I never really understood the exact nature of the problem you were having in using event extend, and why the context didn't work for your there.

If you want my help in this, write a simplified app with a very simple concept of what you are doing and why it doesn't work the way you expected. Then I may be able to point you in the right solution.

Otherwise, we won't make any progress here.

jmealo commented 8 years ago

I'm totally for making a sample application, however, I don't have a way of even moving forward if extend is the only correct way to do this.

I do not want to extend the protocol, I need every query to at least once (more than once is ok) issue a SET statement. The contents of the SET statement is dependent on the incoming HTTP request's session information, which must be in scope. In order to be concurrency safe we cannot mutate a single shared copy of pg-promise.

Questions about extend:

  1. In the documentation, the extend example defines an options object. I assume that this is to pass to the pg-promise constructor on a per-instance basis. In which case, I would need a new pg-promise instance per incoming request because I need to be bound to the context of my request.
  2. How do I use extend to override the built-in methods so that all use of pg-promise? I'm not seeing how this would work.

I also do not see how extend allows me to override the behavior of the built-in methods.

The only thing I see that seems even remotely possible would be to make an SqlQuery type with a String prototype to keep a reference to the request. Then a custom formatter could pull the request off and prepend/prefix the query?

vitaly-t commented 8 years ago

In the documentation, the extend example defines an options object. I assume that this is to pass to the pg-promise constructor on a per-instance basis.

No. This refers to the global, once-off Initialization Options object for the entire library.

How do I use extend to override the built-in methods so that all use of pg-promise?

You do not override anything predefined in the protocol, you add new methods and properties that can extend the existing ones with extra or specific functionality.

I also do not see how extend allows me to override the behavior of the built-in methods.

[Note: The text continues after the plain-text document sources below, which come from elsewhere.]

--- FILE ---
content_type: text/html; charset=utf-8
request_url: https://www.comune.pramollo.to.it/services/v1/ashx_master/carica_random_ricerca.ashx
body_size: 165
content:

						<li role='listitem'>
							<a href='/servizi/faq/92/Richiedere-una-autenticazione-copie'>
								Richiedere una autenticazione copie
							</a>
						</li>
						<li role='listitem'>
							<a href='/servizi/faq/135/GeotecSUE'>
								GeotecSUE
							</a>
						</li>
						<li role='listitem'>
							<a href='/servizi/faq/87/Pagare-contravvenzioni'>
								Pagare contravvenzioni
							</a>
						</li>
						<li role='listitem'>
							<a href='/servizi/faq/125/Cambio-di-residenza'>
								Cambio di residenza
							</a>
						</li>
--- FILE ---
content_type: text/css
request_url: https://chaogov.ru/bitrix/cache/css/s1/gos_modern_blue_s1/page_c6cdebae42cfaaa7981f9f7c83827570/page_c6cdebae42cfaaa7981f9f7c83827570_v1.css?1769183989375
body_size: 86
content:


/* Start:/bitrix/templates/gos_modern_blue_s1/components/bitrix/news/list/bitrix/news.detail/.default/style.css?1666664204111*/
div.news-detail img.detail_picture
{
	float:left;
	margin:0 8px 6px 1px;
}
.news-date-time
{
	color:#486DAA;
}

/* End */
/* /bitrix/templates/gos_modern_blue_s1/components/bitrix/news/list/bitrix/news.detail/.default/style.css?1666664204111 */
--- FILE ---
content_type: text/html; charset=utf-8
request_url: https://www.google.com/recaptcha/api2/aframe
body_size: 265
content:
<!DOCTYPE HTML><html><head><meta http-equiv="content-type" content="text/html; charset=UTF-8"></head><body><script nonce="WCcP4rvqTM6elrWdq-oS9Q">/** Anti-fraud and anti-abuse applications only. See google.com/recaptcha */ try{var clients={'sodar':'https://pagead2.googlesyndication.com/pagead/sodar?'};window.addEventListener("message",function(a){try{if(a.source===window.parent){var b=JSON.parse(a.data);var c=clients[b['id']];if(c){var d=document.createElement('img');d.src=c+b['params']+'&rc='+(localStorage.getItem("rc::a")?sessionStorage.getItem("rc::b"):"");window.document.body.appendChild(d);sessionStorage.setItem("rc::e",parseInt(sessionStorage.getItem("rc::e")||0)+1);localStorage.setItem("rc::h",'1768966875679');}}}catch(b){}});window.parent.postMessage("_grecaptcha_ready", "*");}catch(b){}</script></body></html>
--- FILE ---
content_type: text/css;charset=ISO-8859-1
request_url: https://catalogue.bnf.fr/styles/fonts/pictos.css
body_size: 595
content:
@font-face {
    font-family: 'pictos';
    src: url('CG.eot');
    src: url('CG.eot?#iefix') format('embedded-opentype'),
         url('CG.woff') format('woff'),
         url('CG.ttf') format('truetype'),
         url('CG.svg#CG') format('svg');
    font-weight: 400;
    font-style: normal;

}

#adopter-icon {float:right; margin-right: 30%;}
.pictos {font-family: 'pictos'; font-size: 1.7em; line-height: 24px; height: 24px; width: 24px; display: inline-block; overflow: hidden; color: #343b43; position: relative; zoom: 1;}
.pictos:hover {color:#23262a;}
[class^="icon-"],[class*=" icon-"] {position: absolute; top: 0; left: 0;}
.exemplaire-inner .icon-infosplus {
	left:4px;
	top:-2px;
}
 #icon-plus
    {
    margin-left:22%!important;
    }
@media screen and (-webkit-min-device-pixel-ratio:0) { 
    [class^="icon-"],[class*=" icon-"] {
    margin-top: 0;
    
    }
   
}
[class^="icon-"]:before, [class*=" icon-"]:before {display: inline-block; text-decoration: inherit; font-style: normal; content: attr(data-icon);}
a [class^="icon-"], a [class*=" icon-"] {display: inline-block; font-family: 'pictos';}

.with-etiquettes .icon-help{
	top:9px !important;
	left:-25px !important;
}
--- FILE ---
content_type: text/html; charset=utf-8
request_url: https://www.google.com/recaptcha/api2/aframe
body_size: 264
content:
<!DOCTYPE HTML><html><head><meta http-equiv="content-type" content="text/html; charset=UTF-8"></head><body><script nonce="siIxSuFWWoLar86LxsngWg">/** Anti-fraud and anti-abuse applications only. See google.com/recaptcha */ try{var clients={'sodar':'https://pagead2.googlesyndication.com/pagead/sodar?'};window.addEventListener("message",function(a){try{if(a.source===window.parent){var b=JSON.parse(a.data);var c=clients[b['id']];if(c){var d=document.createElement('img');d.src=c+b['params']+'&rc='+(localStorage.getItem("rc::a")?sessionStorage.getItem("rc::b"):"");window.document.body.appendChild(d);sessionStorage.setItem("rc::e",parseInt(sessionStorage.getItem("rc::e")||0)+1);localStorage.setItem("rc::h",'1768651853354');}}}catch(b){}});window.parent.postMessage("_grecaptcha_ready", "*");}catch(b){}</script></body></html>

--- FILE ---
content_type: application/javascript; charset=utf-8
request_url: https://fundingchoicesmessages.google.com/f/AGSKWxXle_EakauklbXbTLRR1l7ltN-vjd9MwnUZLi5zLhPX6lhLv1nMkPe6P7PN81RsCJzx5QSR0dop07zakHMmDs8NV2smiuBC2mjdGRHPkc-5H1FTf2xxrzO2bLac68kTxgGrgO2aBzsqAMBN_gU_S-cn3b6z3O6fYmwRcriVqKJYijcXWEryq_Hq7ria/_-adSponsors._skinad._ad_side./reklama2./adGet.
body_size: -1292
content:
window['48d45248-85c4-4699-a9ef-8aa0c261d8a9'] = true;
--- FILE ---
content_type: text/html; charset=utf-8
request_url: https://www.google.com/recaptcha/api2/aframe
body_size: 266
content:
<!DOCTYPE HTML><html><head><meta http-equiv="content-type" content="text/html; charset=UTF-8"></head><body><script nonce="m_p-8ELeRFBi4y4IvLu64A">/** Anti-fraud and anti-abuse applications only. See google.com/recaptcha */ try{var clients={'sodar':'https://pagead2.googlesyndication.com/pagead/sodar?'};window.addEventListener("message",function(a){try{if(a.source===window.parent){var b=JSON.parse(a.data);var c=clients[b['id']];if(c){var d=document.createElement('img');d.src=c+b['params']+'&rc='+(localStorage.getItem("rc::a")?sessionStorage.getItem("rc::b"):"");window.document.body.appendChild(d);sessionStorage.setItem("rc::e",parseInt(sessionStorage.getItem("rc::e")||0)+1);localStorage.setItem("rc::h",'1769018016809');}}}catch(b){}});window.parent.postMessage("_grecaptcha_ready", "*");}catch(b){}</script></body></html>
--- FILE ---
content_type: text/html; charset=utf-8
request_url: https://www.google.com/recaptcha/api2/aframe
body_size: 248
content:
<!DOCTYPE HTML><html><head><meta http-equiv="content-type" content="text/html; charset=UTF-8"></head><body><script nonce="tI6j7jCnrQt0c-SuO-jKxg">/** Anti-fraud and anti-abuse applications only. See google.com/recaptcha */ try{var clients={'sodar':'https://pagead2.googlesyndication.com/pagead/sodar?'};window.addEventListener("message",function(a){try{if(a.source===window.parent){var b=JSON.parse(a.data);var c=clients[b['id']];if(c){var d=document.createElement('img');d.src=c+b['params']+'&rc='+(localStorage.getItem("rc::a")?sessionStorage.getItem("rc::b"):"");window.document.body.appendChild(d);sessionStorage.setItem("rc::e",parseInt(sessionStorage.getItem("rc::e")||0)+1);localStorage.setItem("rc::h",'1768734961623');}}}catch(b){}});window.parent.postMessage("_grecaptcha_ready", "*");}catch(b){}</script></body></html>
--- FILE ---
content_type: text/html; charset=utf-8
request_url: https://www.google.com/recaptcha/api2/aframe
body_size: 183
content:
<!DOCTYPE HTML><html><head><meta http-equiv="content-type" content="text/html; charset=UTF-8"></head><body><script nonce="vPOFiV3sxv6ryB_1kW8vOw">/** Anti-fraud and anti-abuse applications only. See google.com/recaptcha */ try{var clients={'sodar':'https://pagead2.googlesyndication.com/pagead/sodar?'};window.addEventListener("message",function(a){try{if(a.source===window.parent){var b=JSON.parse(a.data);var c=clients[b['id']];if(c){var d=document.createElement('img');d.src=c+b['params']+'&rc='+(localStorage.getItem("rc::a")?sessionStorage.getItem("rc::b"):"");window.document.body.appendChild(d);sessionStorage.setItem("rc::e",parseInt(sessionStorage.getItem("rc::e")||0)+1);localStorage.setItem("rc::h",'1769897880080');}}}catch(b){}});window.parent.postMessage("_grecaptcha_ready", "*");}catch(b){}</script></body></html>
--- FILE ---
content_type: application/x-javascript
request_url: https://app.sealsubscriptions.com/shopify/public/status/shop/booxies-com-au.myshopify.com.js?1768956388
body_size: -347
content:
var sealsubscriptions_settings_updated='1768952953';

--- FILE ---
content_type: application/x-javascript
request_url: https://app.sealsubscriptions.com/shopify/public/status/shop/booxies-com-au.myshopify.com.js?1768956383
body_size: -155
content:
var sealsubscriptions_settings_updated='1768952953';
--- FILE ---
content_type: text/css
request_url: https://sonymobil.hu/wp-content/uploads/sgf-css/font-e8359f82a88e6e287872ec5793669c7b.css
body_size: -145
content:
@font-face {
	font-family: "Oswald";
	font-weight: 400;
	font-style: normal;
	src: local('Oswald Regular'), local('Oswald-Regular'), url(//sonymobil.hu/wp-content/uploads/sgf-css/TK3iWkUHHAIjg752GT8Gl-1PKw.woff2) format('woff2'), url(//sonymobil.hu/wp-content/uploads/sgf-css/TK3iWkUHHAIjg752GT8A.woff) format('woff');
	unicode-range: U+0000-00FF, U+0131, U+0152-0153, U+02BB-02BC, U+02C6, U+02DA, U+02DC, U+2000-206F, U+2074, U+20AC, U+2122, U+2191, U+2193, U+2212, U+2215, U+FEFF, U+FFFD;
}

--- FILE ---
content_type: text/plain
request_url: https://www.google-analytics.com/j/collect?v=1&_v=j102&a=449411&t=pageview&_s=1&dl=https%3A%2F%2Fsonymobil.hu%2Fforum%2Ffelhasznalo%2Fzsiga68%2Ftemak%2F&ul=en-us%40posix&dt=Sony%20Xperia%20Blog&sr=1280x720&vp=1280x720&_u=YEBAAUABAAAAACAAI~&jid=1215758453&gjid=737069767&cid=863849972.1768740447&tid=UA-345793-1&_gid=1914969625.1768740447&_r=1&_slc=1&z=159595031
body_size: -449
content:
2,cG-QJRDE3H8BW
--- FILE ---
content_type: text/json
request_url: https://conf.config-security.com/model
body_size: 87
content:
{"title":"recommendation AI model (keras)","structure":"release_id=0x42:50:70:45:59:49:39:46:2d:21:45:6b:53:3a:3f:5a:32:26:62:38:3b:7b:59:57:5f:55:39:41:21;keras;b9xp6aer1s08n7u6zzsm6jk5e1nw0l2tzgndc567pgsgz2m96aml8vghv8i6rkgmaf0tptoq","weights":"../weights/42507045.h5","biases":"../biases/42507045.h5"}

I doesn't override anything, it extends.

vitaly-t commented 8 years ago

@jmealo I had another look at how this library handles its own global instance, or to put otherwise - how to support more more one instance.

I found some problems here, which may be in part what you were talking about. So, I have started working on it - to make it better, to support multiple instances properly.

This seems like a big change, but an important one.

I have just finished doing it for spex, which is used by pg-promise. That library has (had) the same problems, being unable to properly handle its own multi-instance mode.

vitaly-t commented 8 years ago

Update spex v. 0.4.2 has been released, with proper multi-instance support.

Now I can start doing it for pg-promise, with the purpose to completely isolate separately initialized instances of the library.

vitaly-t commented 8 years ago

@jmealo if you want to follow this up, I have created https://github.com/vitaly-t/pg-promise/issues/114

jmealo commented 8 years ago

@vitaly-t: I'm interested in getting this to work. I'm not sure if multiple instances would help me personally.

I would like to commend you for being so diligent in following up and trying to understand my use case. You're a real standup guy :+1:.

vitaly-t commented 8 years ago

All updates are here: https://github.com/vitaly-t/pg-promise/issues/114

Cheers! :)

vitaly-t commented 8 years ago

@jmealo this may or may not help you in your project, but version 3.8.0 received support for the database context, which further improves multi-database or status-full databases.

extend is global though.

It is not that global anymore, as the database context is now available there, same as everywhere else.